§ Goal
Transcribe the material below word for word, omitting the pictures.

(Spatial questions linked to images)
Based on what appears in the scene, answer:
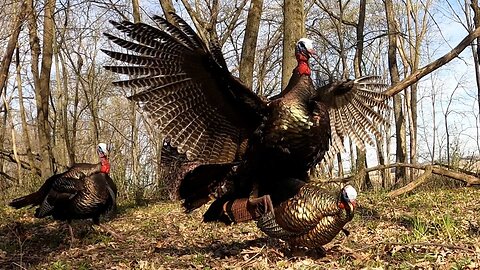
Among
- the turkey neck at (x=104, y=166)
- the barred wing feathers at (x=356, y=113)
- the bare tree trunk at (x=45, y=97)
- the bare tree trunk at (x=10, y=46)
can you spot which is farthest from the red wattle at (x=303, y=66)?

§ The output
Based on what appears in the scene, answer:
Among
- the turkey neck at (x=104, y=166)
- the barred wing feathers at (x=356, y=113)
- the bare tree trunk at (x=45, y=97)
- the bare tree trunk at (x=10, y=46)
can you spot which is farthest from the red wattle at (x=303, y=66)?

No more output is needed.